== Provided records
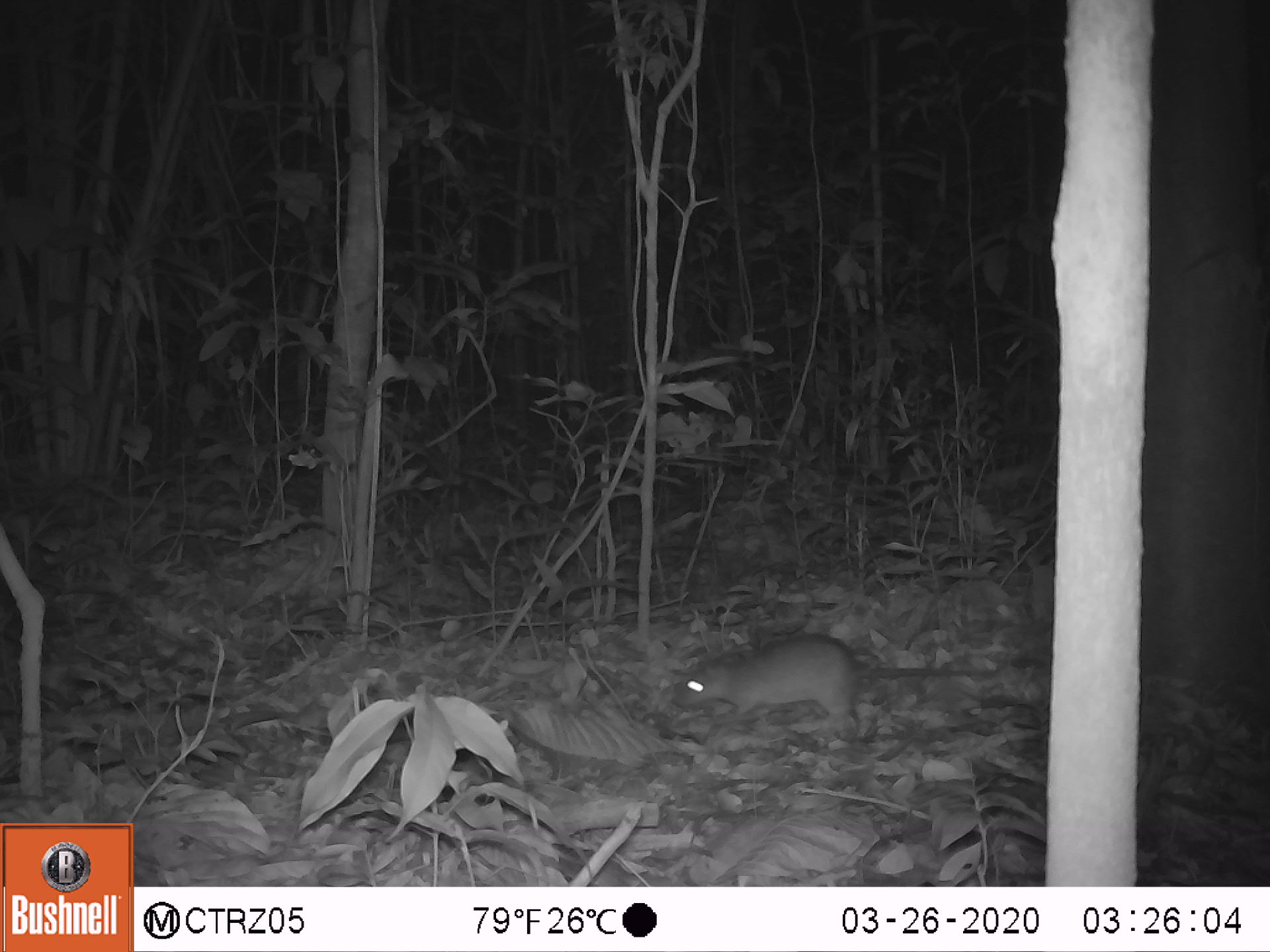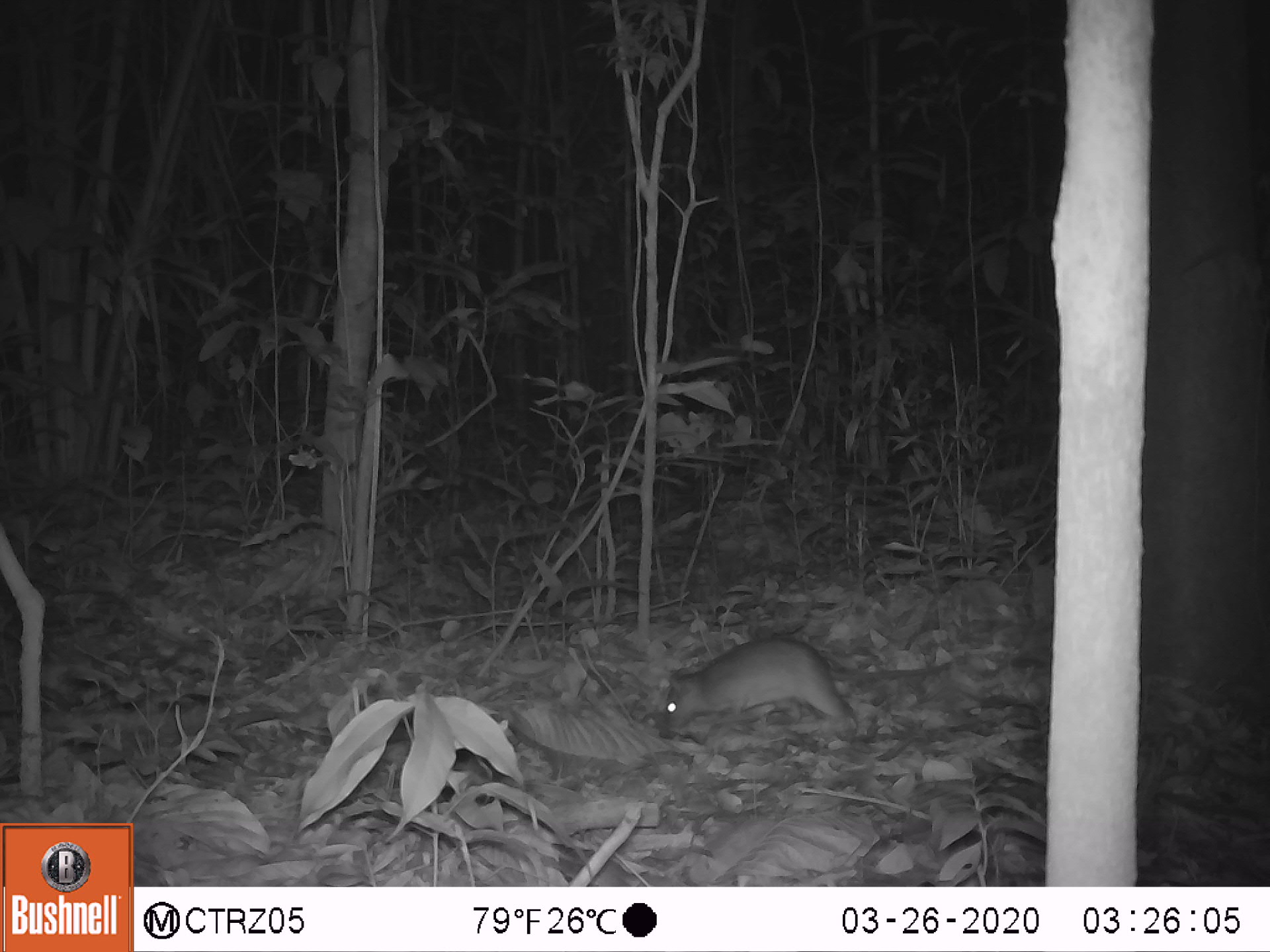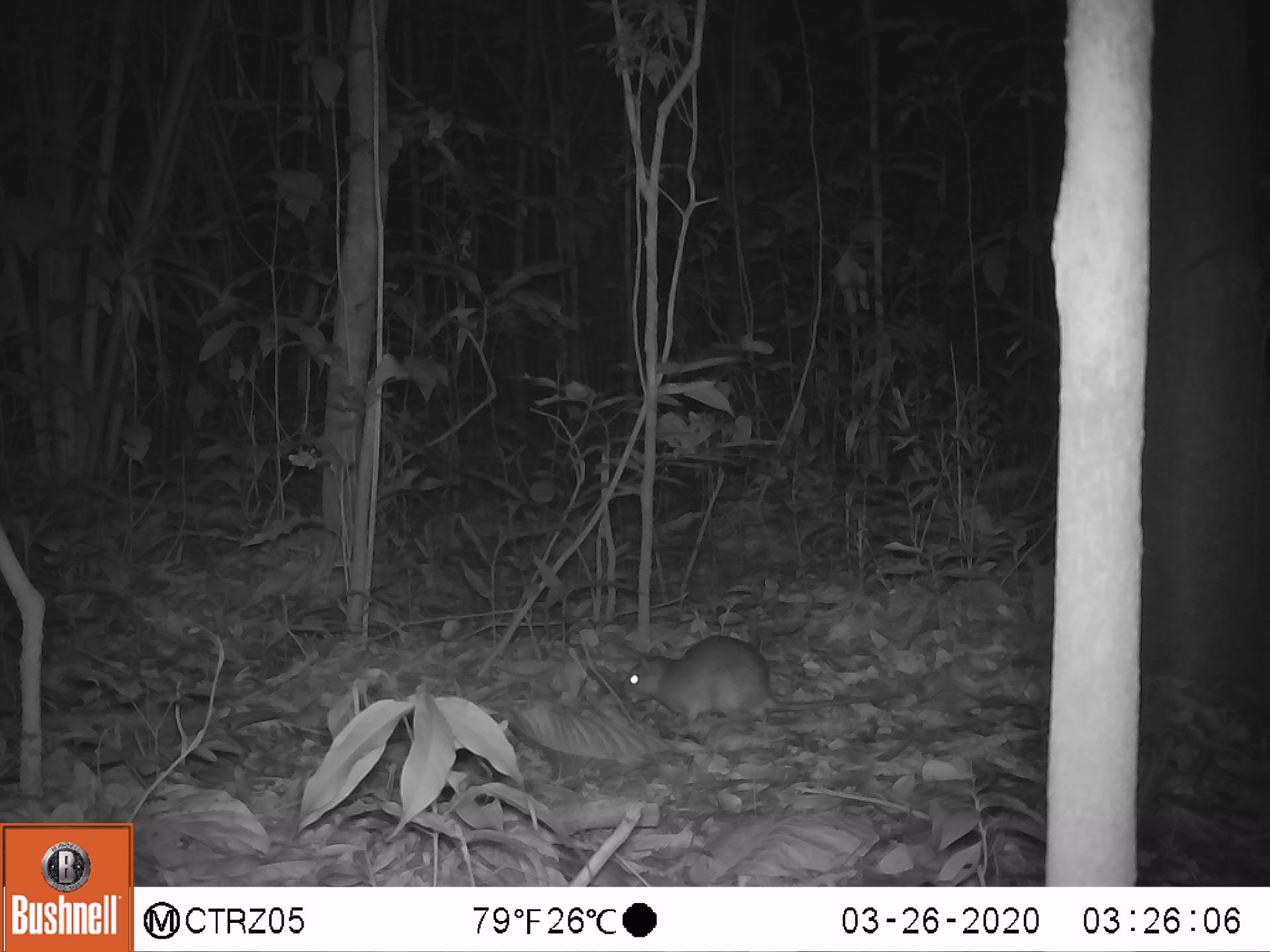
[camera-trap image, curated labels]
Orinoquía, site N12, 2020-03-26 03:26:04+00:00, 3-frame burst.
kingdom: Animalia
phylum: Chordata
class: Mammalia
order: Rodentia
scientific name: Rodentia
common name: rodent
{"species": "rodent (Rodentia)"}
====
== Provided records
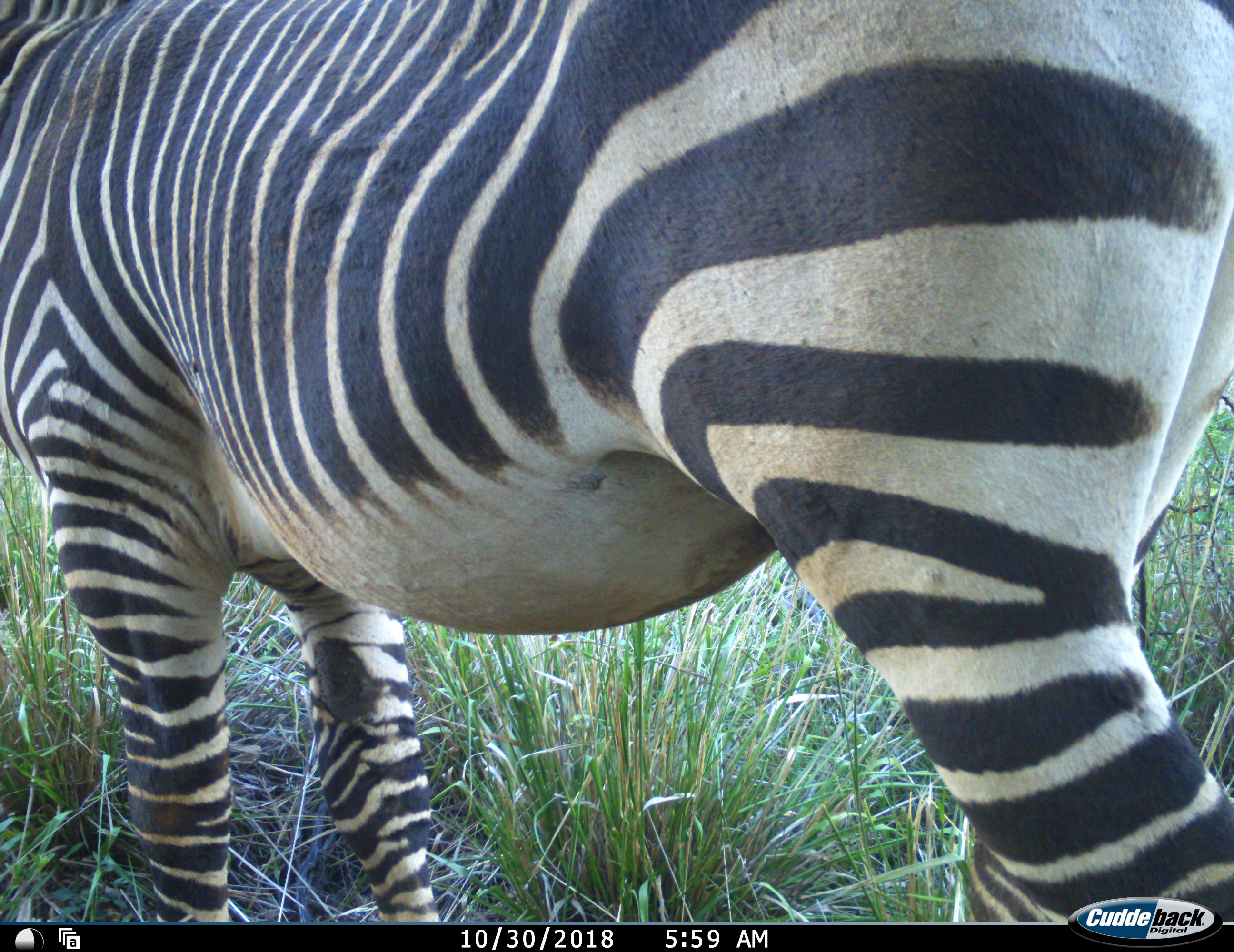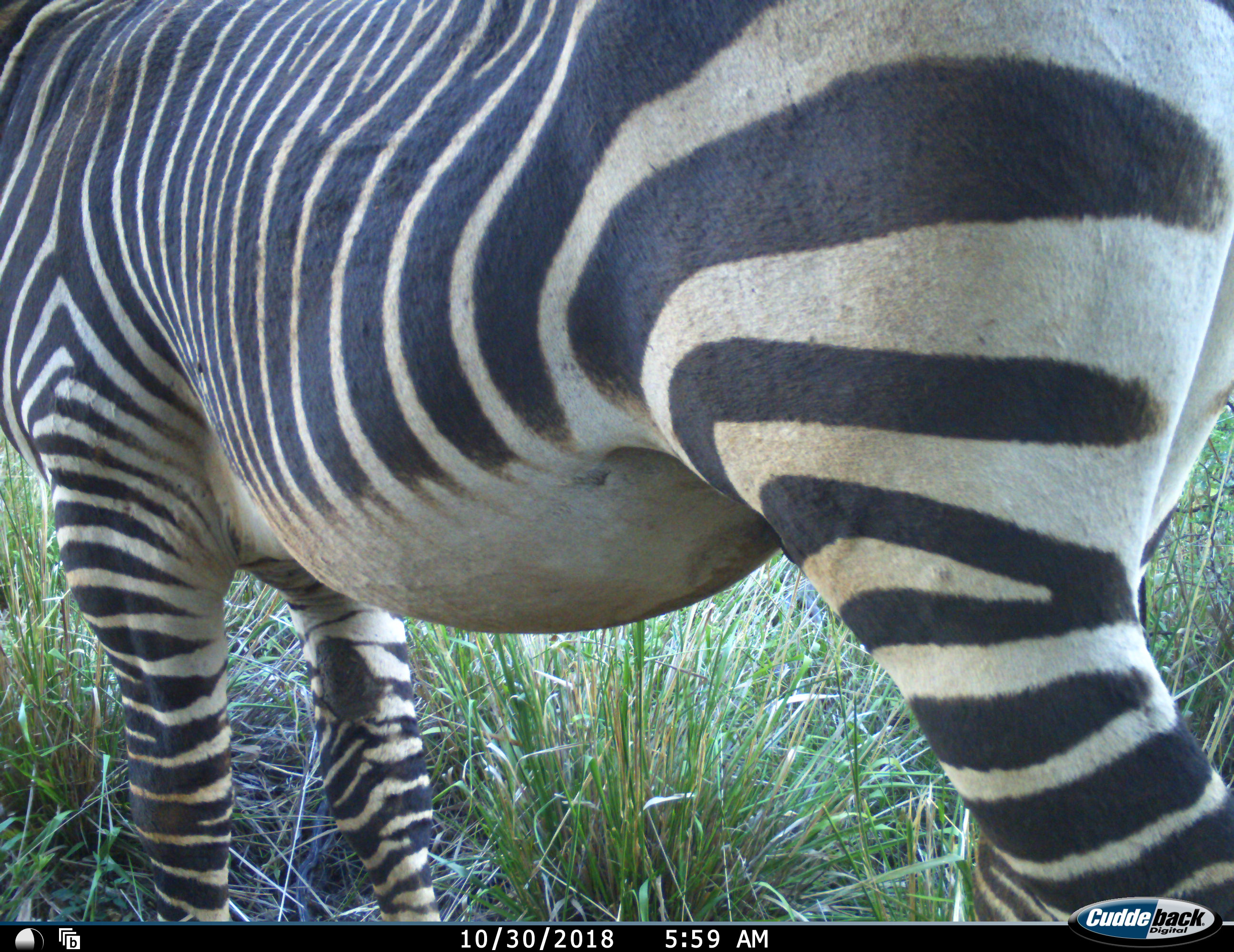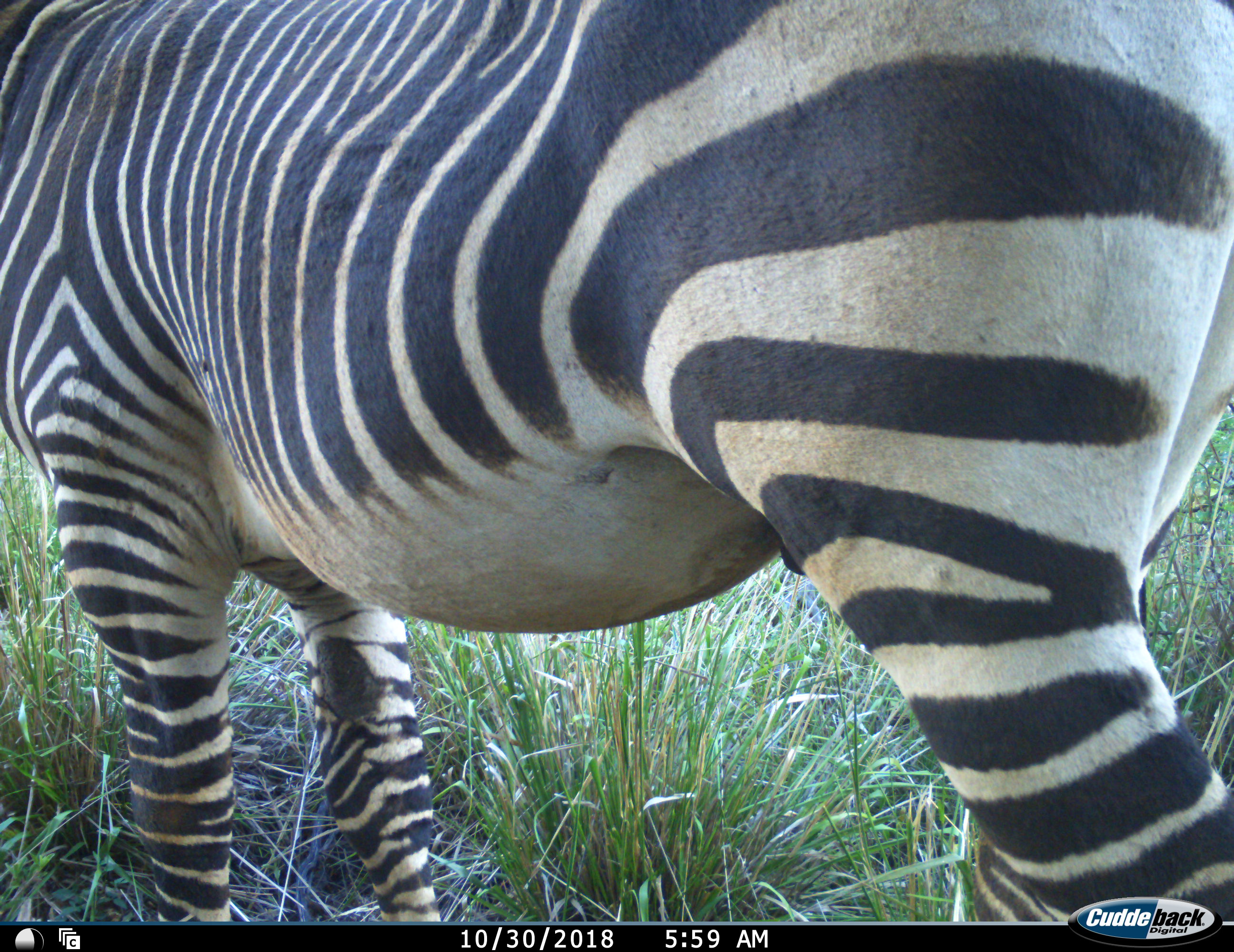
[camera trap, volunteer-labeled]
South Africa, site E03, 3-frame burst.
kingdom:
====
== Provided records
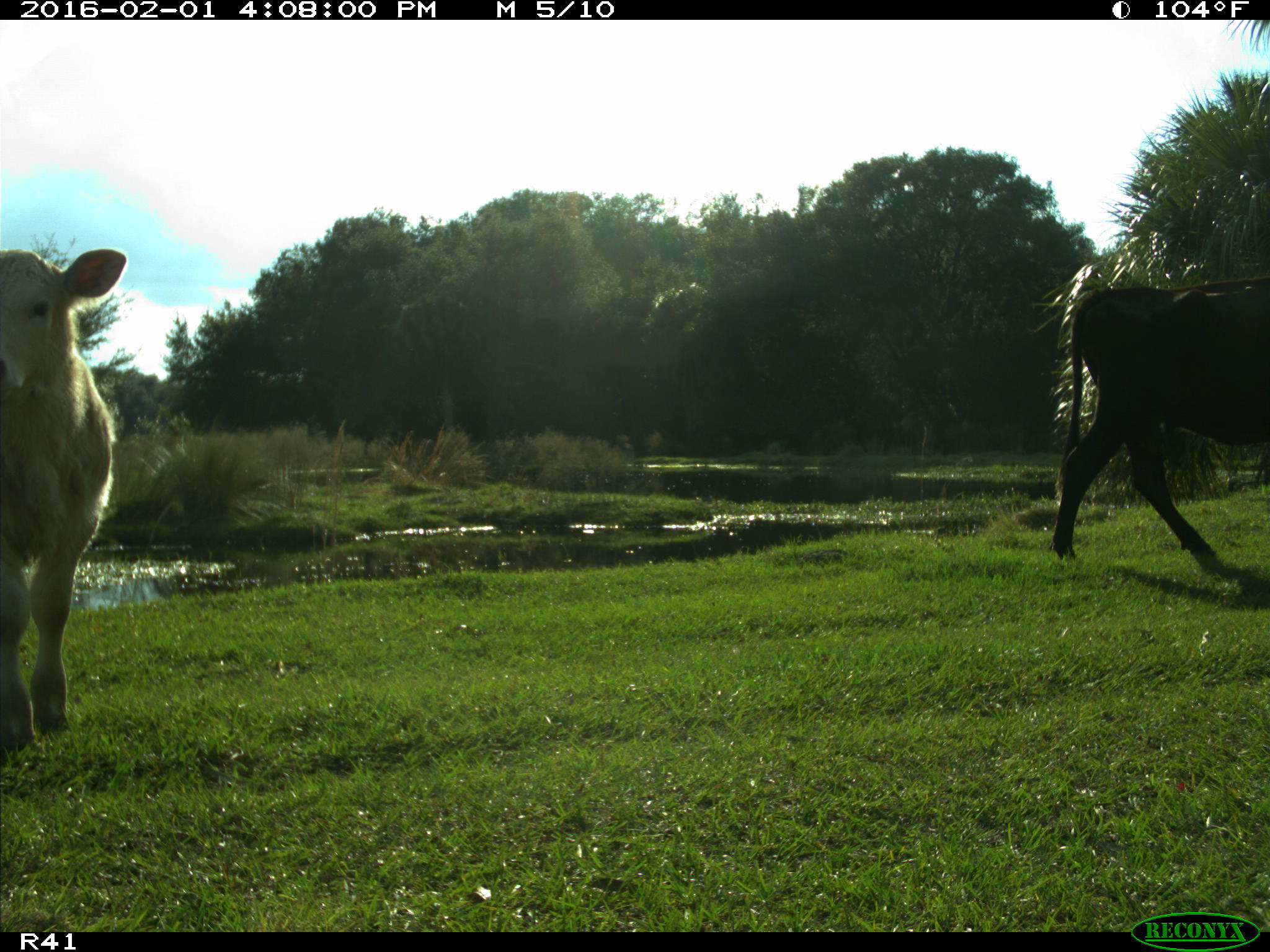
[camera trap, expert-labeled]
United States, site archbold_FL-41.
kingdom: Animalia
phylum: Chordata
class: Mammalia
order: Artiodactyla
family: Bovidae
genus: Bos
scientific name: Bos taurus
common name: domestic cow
====
* [What the exercise asks] Go line by line through the data and copy any that contain "labeled".

* [Reply]
[camera trap, volunteer-labeled]
[camera trap, expert-labeled]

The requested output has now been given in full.